Some argue that carbon capture, utilization, and storage (CCUS) are critical tools for reducing global carbon emissions, though questions remain about their scalability, cost-effectiveness, and long-term impact. Safe and efficient supercritical or dense-phase carbon dioxide (CO₂) transportation is critical for successfully implementing CCUS projects.
According to the U.S. Department of Energy website, “Carbon capture, utilization, and storage (CCUS), also known as carbon capture, utilization, and sequestration, is a process that captures carbon dioxide emissions from sources like coal-fired power plants and either reuses or stores them so they will not enter the atmosphere.” The CO2 is then compressed and transported through pipelines, roads, or ships to a site for storage.
In a study published in the KeAi journal Journal of Pipeline Science and Engineering, the PipeChina Group from China University of Petroleum (East China) outlines a method for predicting hazard distances following CO₂ pipeline leaks. The team conducted the first full-scale CO₂ pipeline burst fracture tests in China to assess the fracture arrest performance and potential risks associated with such leaks.

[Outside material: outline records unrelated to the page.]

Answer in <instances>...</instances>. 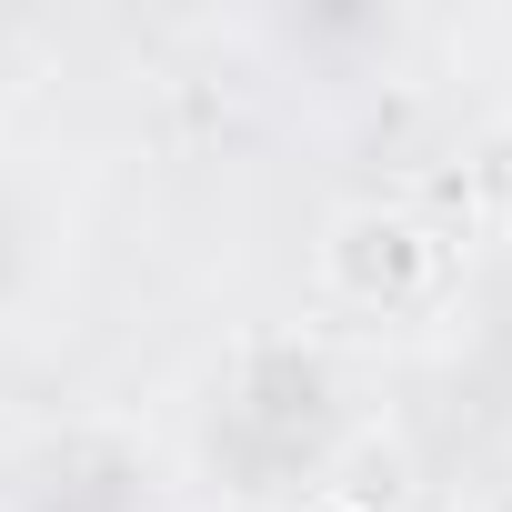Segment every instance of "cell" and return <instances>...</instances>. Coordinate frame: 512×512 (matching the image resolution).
Instances as JSON below:
<instances>
[{"mask_svg":"<svg viewBox=\"0 0 512 512\" xmlns=\"http://www.w3.org/2000/svg\"><path fill=\"white\" fill-rule=\"evenodd\" d=\"M332 432H342V382H332V362H322L312 342H292V332L241 342L231 372H221V392H211V422H201L211 462H221L241 492H272V482H292V472H322Z\"/></svg>","mask_w":512,"mask_h":512,"instance_id":"6da1fadb","label":"cell"},{"mask_svg":"<svg viewBox=\"0 0 512 512\" xmlns=\"http://www.w3.org/2000/svg\"><path fill=\"white\" fill-rule=\"evenodd\" d=\"M502 512H512V482H502Z\"/></svg>","mask_w":512,"mask_h":512,"instance_id":"277c9868","label":"cell"},{"mask_svg":"<svg viewBox=\"0 0 512 512\" xmlns=\"http://www.w3.org/2000/svg\"><path fill=\"white\" fill-rule=\"evenodd\" d=\"M312 272H322V292L352 302V312H422V302L442 292V241H432V221H412V211H392V201H352V211L322 221Z\"/></svg>","mask_w":512,"mask_h":512,"instance_id":"7a4b0ae2","label":"cell"},{"mask_svg":"<svg viewBox=\"0 0 512 512\" xmlns=\"http://www.w3.org/2000/svg\"><path fill=\"white\" fill-rule=\"evenodd\" d=\"M41 272H51V231H41V211L11 181H0V322L41 292Z\"/></svg>","mask_w":512,"mask_h":512,"instance_id":"3957f363","label":"cell"}]
</instances>
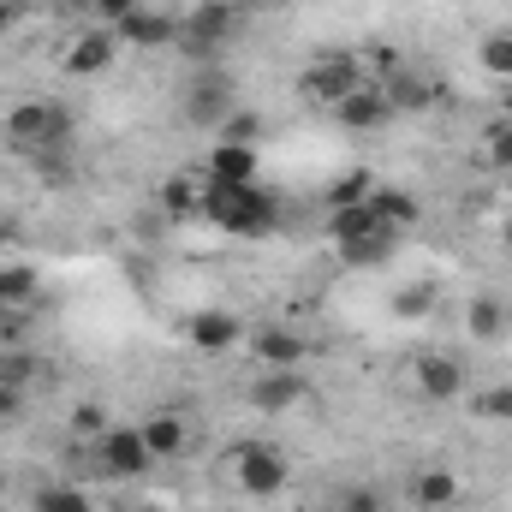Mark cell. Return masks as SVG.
<instances>
[{
	"mask_svg": "<svg viewBox=\"0 0 512 512\" xmlns=\"http://www.w3.org/2000/svg\"><path fill=\"white\" fill-rule=\"evenodd\" d=\"M477 417H501V423H512V382H501V387H483L477 399Z\"/></svg>",
	"mask_w": 512,
	"mask_h": 512,
	"instance_id": "603a6c76",
	"label": "cell"
},
{
	"mask_svg": "<svg viewBox=\"0 0 512 512\" xmlns=\"http://www.w3.org/2000/svg\"><path fill=\"white\" fill-rule=\"evenodd\" d=\"M251 352H256V364H262V370H304L310 340H304L298 328H256Z\"/></svg>",
	"mask_w": 512,
	"mask_h": 512,
	"instance_id": "9c48e42d",
	"label": "cell"
},
{
	"mask_svg": "<svg viewBox=\"0 0 512 512\" xmlns=\"http://www.w3.org/2000/svg\"><path fill=\"white\" fill-rule=\"evenodd\" d=\"M334 114H340V126H346V131H382L387 120H393V102H387V90L364 84V90H352Z\"/></svg>",
	"mask_w": 512,
	"mask_h": 512,
	"instance_id": "2e32d148",
	"label": "cell"
},
{
	"mask_svg": "<svg viewBox=\"0 0 512 512\" xmlns=\"http://www.w3.org/2000/svg\"><path fill=\"white\" fill-rule=\"evenodd\" d=\"M72 429H78V435H90V441H96V435H102V429H108V417H102V405H78V417H72Z\"/></svg>",
	"mask_w": 512,
	"mask_h": 512,
	"instance_id": "f546056e",
	"label": "cell"
},
{
	"mask_svg": "<svg viewBox=\"0 0 512 512\" xmlns=\"http://www.w3.org/2000/svg\"><path fill=\"white\" fill-rule=\"evenodd\" d=\"M137 435H143L149 459H179V453L191 447V423H185L179 411H155V417H143Z\"/></svg>",
	"mask_w": 512,
	"mask_h": 512,
	"instance_id": "9a60e30c",
	"label": "cell"
},
{
	"mask_svg": "<svg viewBox=\"0 0 512 512\" xmlns=\"http://www.w3.org/2000/svg\"><path fill=\"white\" fill-rule=\"evenodd\" d=\"M411 387L429 405H453V399H465V364L447 358V352H417L411 358Z\"/></svg>",
	"mask_w": 512,
	"mask_h": 512,
	"instance_id": "8992f818",
	"label": "cell"
},
{
	"mask_svg": "<svg viewBox=\"0 0 512 512\" xmlns=\"http://www.w3.org/2000/svg\"><path fill=\"white\" fill-rule=\"evenodd\" d=\"M0 382H12V387L30 393V382H36V358H30V352H0Z\"/></svg>",
	"mask_w": 512,
	"mask_h": 512,
	"instance_id": "cb8c5ba5",
	"label": "cell"
},
{
	"mask_svg": "<svg viewBox=\"0 0 512 512\" xmlns=\"http://www.w3.org/2000/svg\"><path fill=\"white\" fill-rule=\"evenodd\" d=\"M489 161L512 173V126H495V131H489Z\"/></svg>",
	"mask_w": 512,
	"mask_h": 512,
	"instance_id": "f1b7e54d",
	"label": "cell"
},
{
	"mask_svg": "<svg viewBox=\"0 0 512 512\" xmlns=\"http://www.w3.org/2000/svg\"><path fill=\"white\" fill-rule=\"evenodd\" d=\"M370 191H376V185H370V173H346V179L328 191V203H334V209H352V203H364Z\"/></svg>",
	"mask_w": 512,
	"mask_h": 512,
	"instance_id": "d4e9b609",
	"label": "cell"
},
{
	"mask_svg": "<svg viewBox=\"0 0 512 512\" xmlns=\"http://www.w3.org/2000/svg\"><path fill=\"white\" fill-rule=\"evenodd\" d=\"M90 447H96V465H102L108 477H143V471L155 465L137 429H114V423H108V429H102V435H96Z\"/></svg>",
	"mask_w": 512,
	"mask_h": 512,
	"instance_id": "52a82bcc",
	"label": "cell"
},
{
	"mask_svg": "<svg viewBox=\"0 0 512 512\" xmlns=\"http://www.w3.org/2000/svg\"><path fill=\"white\" fill-rule=\"evenodd\" d=\"M120 48H126V42H120L114 30H78V36L66 42L60 60H66L72 78H96V72H108V66L120 60Z\"/></svg>",
	"mask_w": 512,
	"mask_h": 512,
	"instance_id": "ba28073f",
	"label": "cell"
},
{
	"mask_svg": "<svg viewBox=\"0 0 512 512\" xmlns=\"http://www.w3.org/2000/svg\"><path fill=\"white\" fill-rule=\"evenodd\" d=\"M203 173L221 179V185H256V143H227V137H215Z\"/></svg>",
	"mask_w": 512,
	"mask_h": 512,
	"instance_id": "4fadbf2b",
	"label": "cell"
},
{
	"mask_svg": "<svg viewBox=\"0 0 512 512\" xmlns=\"http://www.w3.org/2000/svg\"><path fill=\"white\" fill-rule=\"evenodd\" d=\"M477 60H483V72L489 78H512V36L501 30V36H489L483 48H477Z\"/></svg>",
	"mask_w": 512,
	"mask_h": 512,
	"instance_id": "7402d4cb",
	"label": "cell"
},
{
	"mask_svg": "<svg viewBox=\"0 0 512 512\" xmlns=\"http://www.w3.org/2000/svg\"><path fill=\"white\" fill-rule=\"evenodd\" d=\"M298 90H304V102H316V108H340L352 90H364V60H358V54H322L316 66H304Z\"/></svg>",
	"mask_w": 512,
	"mask_h": 512,
	"instance_id": "277c9868",
	"label": "cell"
},
{
	"mask_svg": "<svg viewBox=\"0 0 512 512\" xmlns=\"http://www.w3.org/2000/svg\"><path fill=\"white\" fill-rule=\"evenodd\" d=\"M429 304H435V286H405V292H393V310H399V316H429Z\"/></svg>",
	"mask_w": 512,
	"mask_h": 512,
	"instance_id": "4316f807",
	"label": "cell"
},
{
	"mask_svg": "<svg viewBox=\"0 0 512 512\" xmlns=\"http://www.w3.org/2000/svg\"><path fill=\"white\" fill-rule=\"evenodd\" d=\"M18 411H24V387L0 382V423H18Z\"/></svg>",
	"mask_w": 512,
	"mask_h": 512,
	"instance_id": "4dcf8cb0",
	"label": "cell"
},
{
	"mask_svg": "<svg viewBox=\"0 0 512 512\" xmlns=\"http://www.w3.org/2000/svg\"><path fill=\"white\" fill-rule=\"evenodd\" d=\"M185 108H191V120H197V126H215V120L227 114V90H221V84L209 90V78H197V90H191V102H185Z\"/></svg>",
	"mask_w": 512,
	"mask_h": 512,
	"instance_id": "ffe728a7",
	"label": "cell"
},
{
	"mask_svg": "<svg viewBox=\"0 0 512 512\" xmlns=\"http://www.w3.org/2000/svg\"><path fill=\"white\" fill-rule=\"evenodd\" d=\"M334 512H382V495H376V489H346Z\"/></svg>",
	"mask_w": 512,
	"mask_h": 512,
	"instance_id": "83f0119b",
	"label": "cell"
},
{
	"mask_svg": "<svg viewBox=\"0 0 512 512\" xmlns=\"http://www.w3.org/2000/svg\"><path fill=\"white\" fill-rule=\"evenodd\" d=\"M227 36H233V6H221V0H203L191 18H179V42L197 48V54L203 48H221Z\"/></svg>",
	"mask_w": 512,
	"mask_h": 512,
	"instance_id": "30bf717a",
	"label": "cell"
},
{
	"mask_svg": "<svg viewBox=\"0 0 512 512\" xmlns=\"http://www.w3.org/2000/svg\"><path fill=\"white\" fill-rule=\"evenodd\" d=\"M114 36H120V42H131V48H161V42H179V18L149 12V6H131L126 18L114 24Z\"/></svg>",
	"mask_w": 512,
	"mask_h": 512,
	"instance_id": "5bb4252c",
	"label": "cell"
},
{
	"mask_svg": "<svg viewBox=\"0 0 512 512\" xmlns=\"http://www.w3.org/2000/svg\"><path fill=\"white\" fill-rule=\"evenodd\" d=\"M286 477H292V465H286L274 447H262V441H251V447L233 453V483H239V495H251V501H274V495L286 489Z\"/></svg>",
	"mask_w": 512,
	"mask_h": 512,
	"instance_id": "5b68a950",
	"label": "cell"
},
{
	"mask_svg": "<svg viewBox=\"0 0 512 512\" xmlns=\"http://www.w3.org/2000/svg\"><path fill=\"white\" fill-rule=\"evenodd\" d=\"M501 245H507V251H512V215H507V221H501Z\"/></svg>",
	"mask_w": 512,
	"mask_h": 512,
	"instance_id": "d6a6232c",
	"label": "cell"
},
{
	"mask_svg": "<svg viewBox=\"0 0 512 512\" xmlns=\"http://www.w3.org/2000/svg\"><path fill=\"white\" fill-rule=\"evenodd\" d=\"M310 399V382H304V370H262L251 382V405L256 411H292V405H304Z\"/></svg>",
	"mask_w": 512,
	"mask_h": 512,
	"instance_id": "8fae6325",
	"label": "cell"
},
{
	"mask_svg": "<svg viewBox=\"0 0 512 512\" xmlns=\"http://www.w3.org/2000/svg\"><path fill=\"white\" fill-rule=\"evenodd\" d=\"M36 512H96V507H90V495H84V489L48 483V489H36Z\"/></svg>",
	"mask_w": 512,
	"mask_h": 512,
	"instance_id": "44dd1931",
	"label": "cell"
},
{
	"mask_svg": "<svg viewBox=\"0 0 512 512\" xmlns=\"http://www.w3.org/2000/svg\"><path fill=\"white\" fill-rule=\"evenodd\" d=\"M411 501H417L423 512L453 507V501H459V477L441 471V465H435V471H417V477H411Z\"/></svg>",
	"mask_w": 512,
	"mask_h": 512,
	"instance_id": "ac0fdd59",
	"label": "cell"
},
{
	"mask_svg": "<svg viewBox=\"0 0 512 512\" xmlns=\"http://www.w3.org/2000/svg\"><path fill=\"white\" fill-rule=\"evenodd\" d=\"M465 334H471L477 346H495V340L507 334V304H501V298H471V304H465Z\"/></svg>",
	"mask_w": 512,
	"mask_h": 512,
	"instance_id": "e0dca14e",
	"label": "cell"
},
{
	"mask_svg": "<svg viewBox=\"0 0 512 512\" xmlns=\"http://www.w3.org/2000/svg\"><path fill=\"white\" fill-rule=\"evenodd\" d=\"M18 18H24V0H0V36H6Z\"/></svg>",
	"mask_w": 512,
	"mask_h": 512,
	"instance_id": "1f68e13d",
	"label": "cell"
},
{
	"mask_svg": "<svg viewBox=\"0 0 512 512\" xmlns=\"http://www.w3.org/2000/svg\"><path fill=\"white\" fill-rule=\"evenodd\" d=\"M0 233H6V215H0Z\"/></svg>",
	"mask_w": 512,
	"mask_h": 512,
	"instance_id": "d590c367",
	"label": "cell"
},
{
	"mask_svg": "<svg viewBox=\"0 0 512 512\" xmlns=\"http://www.w3.org/2000/svg\"><path fill=\"white\" fill-rule=\"evenodd\" d=\"M328 227H334L340 256H346V262H364V268H370V262H382V256L399 245V233L382 221V209H376L370 197H364V203H352V209H334V221H328Z\"/></svg>",
	"mask_w": 512,
	"mask_h": 512,
	"instance_id": "7a4b0ae2",
	"label": "cell"
},
{
	"mask_svg": "<svg viewBox=\"0 0 512 512\" xmlns=\"http://www.w3.org/2000/svg\"><path fill=\"white\" fill-rule=\"evenodd\" d=\"M66 6H96V0H66Z\"/></svg>",
	"mask_w": 512,
	"mask_h": 512,
	"instance_id": "836d02e7",
	"label": "cell"
},
{
	"mask_svg": "<svg viewBox=\"0 0 512 512\" xmlns=\"http://www.w3.org/2000/svg\"><path fill=\"white\" fill-rule=\"evenodd\" d=\"M370 203L382 209V221L393 227V233H405V227H417V215H423L411 191H370Z\"/></svg>",
	"mask_w": 512,
	"mask_h": 512,
	"instance_id": "d6986e66",
	"label": "cell"
},
{
	"mask_svg": "<svg viewBox=\"0 0 512 512\" xmlns=\"http://www.w3.org/2000/svg\"><path fill=\"white\" fill-rule=\"evenodd\" d=\"M6 137H12L18 149H54V143L72 137V114H66L60 102H42V96L12 102V108H6Z\"/></svg>",
	"mask_w": 512,
	"mask_h": 512,
	"instance_id": "3957f363",
	"label": "cell"
},
{
	"mask_svg": "<svg viewBox=\"0 0 512 512\" xmlns=\"http://www.w3.org/2000/svg\"><path fill=\"white\" fill-rule=\"evenodd\" d=\"M185 340H191L197 352H233V346L245 340V322L227 316V310H197V316L185 322Z\"/></svg>",
	"mask_w": 512,
	"mask_h": 512,
	"instance_id": "7c38bea8",
	"label": "cell"
},
{
	"mask_svg": "<svg viewBox=\"0 0 512 512\" xmlns=\"http://www.w3.org/2000/svg\"><path fill=\"white\" fill-rule=\"evenodd\" d=\"M0 495H6V471H0Z\"/></svg>",
	"mask_w": 512,
	"mask_h": 512,
	"instance_id": "e575fe53",
	"label": "cell"
},
{
	"mask_svg": "<svg viewBox=\"0 0 512 512\" xmlns=\"http://www.w3.org/2000/svg\"><path fill=\"white\" fill-rule=\"evenodd\" d=\"M197 215L215 221V227L233 233V239H262V233L274 227V197H268L262 185H221V179L203 173V203H197Z\"/></svg>",
	"mask_w": 512,
	"mask_h": 512,
	"instance_id": "6da1fadb",
	"label": "cell"
},
{
	"mask_svg": "<svg viewBox=\"0 0 512 512\" xmlns=\"http://www.w3.org/2000/svg\"><path fill=\"white\" fill-rule=\"evenodd\" d=\"M0 274H6V310L24 304V298H36V268L18 262V268H0Z\"/></svg>",
	"mask_w": 512,
	"mask_h": 512,
	"instance_id": "484cf974",
	"label": "cell"
}]
</instances>
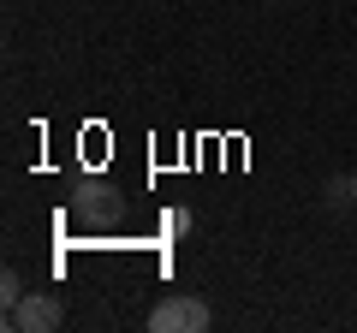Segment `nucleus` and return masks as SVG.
Here are the masks:
<instances>
[{
    "label": "nucleus",
    "instance_id": "f257e3e1",
    "mask_svg": "<svg viewBox=\"0 0 357 333\" xmlns=\"http://www.w3.org/2000/svg\"><path fill=\"white\" fill-rule=\"evenodd\" d=\"M215 327V309L191 292H173L149 309V333H208Z\"/></svg>",
    "mask_w": 357,
    "mask_h": 333
},
{
    "label": "nucleus",
    "instance_id": "f03ea898",
    "mask_svg": "<svg viewBox=\"0 0 357 333\" xmlns=\"http://www.w3.org/2000/svg\"><path fill=\"white\" fill-rule=\"evenodd\" d=\"M66 321V304L54 292H24V304L6 309V327L13 333H54Z\"/></svg>",
    "mask_w": 357,
    "mask_h": 333
},
{
    "label": "nucleus",
    "instance_id": "7ed1b4c3",
    "mask_svg": "<svg viewBox=\"0 0 357 333\" xmlns=\"http://www.w3.org/2000/svg\"><path fill=\"white\" fill-rule=\"evenodd\" d=\"M77 215H84V220H114L119 203H114L107 185H77Z\"/></svg>",
    "mask_w": 357,
    "mask_h": 333
},
{
    "label": "nucleus",
    "instance_id": "20e7f679",
    "mask_svg": "<svg viewBox=\"0 0 357 333\" xmlns=\"http://www.w3.org/2000/svg\"><path fill=\"white\" fill-rule=\"evenodd\" d=\"M24 292H30V286H24V274H18V268H6V274H0V304H6V309H18V304H24Z\"/></svg>",
    "mask_w": 357,
    "mask_h": 333
},
{
    "label": "nucleus",
    "instance_id": "39448f33",
    "mask_svg": "<svg viewBox=\"0 0 357 333\" xmlns=\"http://www.w3.org/2000/svg\"><path fill=\"white\" fill-rule=\"evenodd\" d=\"M321 203H328V208H345V203H357V196H351V179H328V185H321Z\"/></svg>",
    "mask_w": 357,
    "mask_h": 333
},
{
    "label": "nucleus",
    "instance_id": "423d86ee",
    "mask_svg": "<svg viewBox=\"0 0 357 333\" xmlns=\"http://www.w3.org/2000/svg\"><path fill=\"white\" fill-rule=\"evenodd\" d=\"M351 196H357V179H351Z\"/></svg>",
    "mask_w": 357,
    "mask_h": 333
},
{
    "label": "nucleus",
    "instance_id": "0eeeda50",
    "mask_svg": "<svg viewBox=\"0 0 357 333\" xmlns=\"http://www.w3.org/2000/svg\"><path fill=\"white\" fill-rule=\"evenodd\" d=\"M268 6H274V0H268Z\"/></svg>",
    "mask_w": 357,
    "mask_h": 333
}]
</instances>
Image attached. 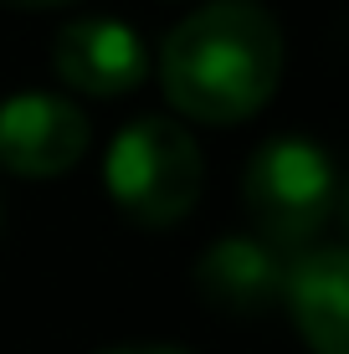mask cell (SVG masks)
I'll list each match as a JSON object with an SVG mask.
<instances>
[{
	"mask_svg": "<svg viewBox=\"0 0 349 354\" xmlns=\"http://www.w3.org/2000/svg\"><path fill=\"white\" fill-rule=\"evenodd\" d=\"M108 354H185V349H170V344H129V349H108Z\"/></svg>",
	"mask_w": 349,
	"mask_h": 354,
	"instance_id": "cell-8",
	"label": "cell"
},
{
	"mask_svg": "<svg viewBox=\"0 0 349 354\" xmlns=\"http://www.w3.org/2000/svg\"><path fill=\"white\" fill-rule=\"evenodd\" d=\"M283 77V31L252 0H216L164 36V97L200 124H242Z\"/></svg>",
	"mask_w": 349,
	"mask_h": 354,
	"instance_id": "cell-1",
	"label": "cell"
},
{
	"mask_svg": "<svg viewBox=\"0 0 349 354\" xmlns=\"http://www.w3.org/2000/svg\"><path fill=\"white\" fill-rule=\"evenodd\" d=\"M93 129L82 108L62 103L52 93H21L0 103V169L26 180L67 175L88 154Z\"/></svg>",
	"mask_w": 349,
	"mask_h": 354,
	"instance_id": "cell-4",
	"label": "cell"
},
{
	"mask_svg": "<svg viewBox=\"0 0 349 354\" xmlns=\"http://www.w3.org/2000/svg\"><path fill=\"white\" fill-rule=\"evenodd\" d=\"M52 72L77 93L118 97L144 82V46L124 21H72L52 46Z\"/></svg>",
	"mask_w": 349,
	"mask_h": 354,
	"instance_id": "cell-5",
	"label": "cell"
},
{
	"mask_svg": "<svg viewBox=\"0 0 349 354\" xmlns=\"http://www.w3.org/2000/svg\"><path fill=\"white\" fill-rule=\"evenodd\" d=\"M242 195L257 221V241H267L272 252H314V241L339 211V175L319 144L272 139L252 154Z\"/></svg>",
	"mask_w": 349,
	"mask_h": 354,
	"instance_id": "cell-3",
	"label": "cell"
},
{
	"mask_svg": "<svg viewBox=\"0 0 349 354\" xmlns=\"http://www.w3.org/2000/svg\"><path fill=\"white\" fill-rule=\"evenodd\" d=\"M283 298L314 354H349V257L344 247H314L283 272Z\"/></svg>",
	"mask_w": 349,
	"mask_h": 354,
	"instance_id": "cell-6",
	"label": "cell"
},
{
	"mask_svg": "<svg viewBox=\"0 0 349 354\" xmlns=\"http://www.w3.org/2000/svg\"><path fill=\"white\" fill-rule=\"evenodd\" d=\"M6 6H31V10H41V6H62V0H6Z\"/></svg>",
	"mask_w": 349,
	"mask_h": 354,
	"instance_id": "cell-9",
	"label": "cell"
},
{
	"mask_svg": "<svg viewBox=\"0 0 349 354\" xmlns=\"http://www.w3.org/2000/svg\"><path fill=\"white\" fill-rule=\"evenodd\" d=\"M103 175H108V195L118 201V211L139 226L185 221L200 201V185H206L200 144L175 118H160V113H144L118 133Z\"/></svg>",
	"mask_w": 349,
	"mask_h": 354,
	"instance_id": "cell-2",
	"label": "cell"
},
{
	"mask_svg": "<svg viewBox=\"0 0 349 354\" xmlns=\"http://www.w3.org/2000/svg\"><path fill=\"white\" fill-rule=\"evenodd\" d=\"M283 257L257 236H226L216 241L206 257L196 262V288L216 313H252L272 308V298H283Z\"/></svg>",
	"mask_w": 349,
	"mask_h": 354,
	"instance_id": "cell-7",
	"label": "cell"
}]
</instances>
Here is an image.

Addressing the risks of CO₂ pipeline leaks
“CO₂ leaks caused by pipeline breaks can have consequences more severe than property damage,” explains lead author Prof. Yuxing Li from the Key Laboratory of Oil and Gas Storage and Transportation Safety at China University of Petroleum (East China) in Shandong Province. “Due to the positive throttling effect of CO₂ and the toxicity of high concentrations of CO₂, it can frostbite or even asphyxiate plants and animals in the vicinity of the leakage area. Therefore, studying the leakage characteristics of supercritical and concentrated-phase CO₂ and predicting its potential hazard distance is significant.” The team focused on the leakage characteristics of supercritical-phase CO₂, which presents unique challenges due to the material’s positive throttling effect and high concentration toxicity. They examined the impact of initial conditions, such as temperature and pressure, on CO₂ concentration near and far from the leakage site.
Key findings
The research involved four full-scale burst tests under various conditions to better understand how CO₂ concentration disperses. The team developed and validated a CO₂ concentration diffusion model, integrating these findings into a proposed hazard distance calculation framework.
Prof. Li notes that pipeline leaks have varying consequences depending on factors like temperature and pressure differences along the pipeline, as well as the distance between the leakage point and cut-off valves. “The relative distance between the leakage point and the cut-off valve influences the CO₂ leakage characteristics and, consequently, the delineation of the hazard distance,” explains Li.
Improved prediction using machine learning
The researchers developed a PSO-BP neural network model to address the complexity of predicting hazard distances at various pipeline locations. This machine learning approach aligns with the results of the CO₂ diffusion model while greatly reducing computational time and resource demands requirements.
Implications for CO₂ transport safety
This study emphasizes the necessity of accurate hazard prediction models for ensuring the safety and reliability of CO₂ transport pipelines, a critical link in the CCUS industry. By merging experimental testing and advanced modeling techniques, the researchers provide a framework that could inform risk management strategies for large-scale CO₂ transportation projects.
The future of CCUS
According to the International Energy Agency, carbon capture, utilization, and storage (CCUS) technologies are gaining traction, with approximately 45 commercial facilities currently in operation across industrial processes, fuel transformation, and power generation. Despite slow initial progress, CCUS development has accelerated in recent years, with over 700 projects now in various stages of development.
In 2023, announced capture capacity for 2030 grew by 35%, reaching approximately 435 million tons (Mt) of CO₂ per year. Announced storage capacity saw a 70% increase, totaling around 615 Mt per year. While these figures mark significant progress, they still represent only 40% of the CO₂ capture and 60% of the storage required to meet the Net Zero Emissions by 2050 (NZE) Scenario, which targets capturing and storing 1 gigaton (Gt) of CO₂ annually by 2030.
This growing momentum is a promising step, but further action is needed to meet global climate goals.